La izquierda griega necesita una alternativa a Syriza

La capitulación de Syriza ante la troika en 2015 sigue pesando sobre la izquierda radical griega. Ante las elecciones generales que se avecinan, necesita salir de su estancamiento y crear una alternativa real al régimen de austeridad permanente del país.

La trayectoria política de Grecia desde 2010 ha sido muy particular y, en muchos sentidos, paradójica. Los distintos gobiernos del país han incluido partidos de casi todo el espectro político, desde el ultraderechista LAOS hasta el supuestamente de «izquierda radical» Syriza. A pesar de esta diversidad, los sucesivos gobiernos han aplicado rigurosamente un mismo conjunto de políticas, dictadas por tres Memorandos de Entendimiento (MdE) acordados con los acreedores del país y diseñados por la infame troika (la Comisión Europea, el Fondo Monetario Internacional y el Banco Central Europeo).

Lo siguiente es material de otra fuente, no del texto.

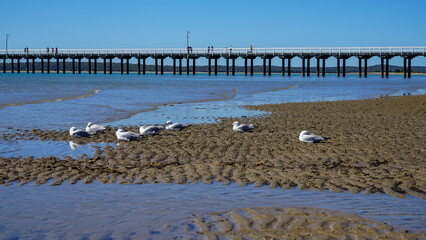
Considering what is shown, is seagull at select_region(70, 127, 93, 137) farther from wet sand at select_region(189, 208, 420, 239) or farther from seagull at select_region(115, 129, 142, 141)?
wet sand at select_region(189, 208, 420, 239)

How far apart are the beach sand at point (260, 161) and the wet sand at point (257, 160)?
1 centimetres

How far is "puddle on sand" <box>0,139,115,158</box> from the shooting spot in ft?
25.2

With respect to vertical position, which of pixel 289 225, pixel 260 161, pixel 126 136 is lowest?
pixel 289 225

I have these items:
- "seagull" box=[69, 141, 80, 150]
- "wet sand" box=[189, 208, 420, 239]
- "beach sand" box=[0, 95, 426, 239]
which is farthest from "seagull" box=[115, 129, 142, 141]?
"wet sand" box=[189, 208, 420, 239]

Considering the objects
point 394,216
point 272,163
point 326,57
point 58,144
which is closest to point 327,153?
point 272,163

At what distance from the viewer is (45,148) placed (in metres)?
8.29

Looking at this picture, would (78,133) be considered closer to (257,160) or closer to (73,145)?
(73,145)

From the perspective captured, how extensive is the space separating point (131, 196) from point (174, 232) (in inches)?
48.9

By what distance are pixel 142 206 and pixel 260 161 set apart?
2.52 metres

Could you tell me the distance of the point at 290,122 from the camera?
462 inches

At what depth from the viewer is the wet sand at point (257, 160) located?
583cm

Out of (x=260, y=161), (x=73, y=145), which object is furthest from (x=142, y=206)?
(x=73, y=145)

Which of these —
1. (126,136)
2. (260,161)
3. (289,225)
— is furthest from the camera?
(126,136)

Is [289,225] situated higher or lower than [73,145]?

La única ruptura política que se produjo fue exactamente la opuesta a la exigida por las poderosas movilizaciones populares que marcaron la primera mitad de la década de 2010. El voto del pueblo griego en el referéndum de julio de 2015 diciendo «No» a los planes de austeridad fue convertido en «Sí» por el entonces gobierno de Syriza. Posteriormente procedió a afianzar el régimen neoliberal al que antes se había comprometido a poner fin.

Las consecuencias de esa rendición han reivindicado las predicciones de quienes se habían resistido a las políticas de los MdE y al declive político de Syriza.

A pesar de la limitada recuperación de los dos últimos años, el PIB de Grecia es ahora al menos un 20% inferior a su nivel anterior a la crisis, una pérdida que no se recuperará en muchos años. La deuda pública es enorme (casi el 180% del PIB en 2022), y su valor monetario sigue aumentando. Los salarios griegos son los cuartos más bajos de la UE. La pobreza está muy arraigada en amplias capas sociales. Los jóvenes se enfrentan a la perspectiva del desempleo masivo, los trabajos precarios y la emigración. Según los datos recientemente publicados del censo de 2021, la población permanente del país ha disminuido un 3,5% en una década y regiones enteras se están despoblando (Macedonia Occidental -10% y -7% en el Peloponeso).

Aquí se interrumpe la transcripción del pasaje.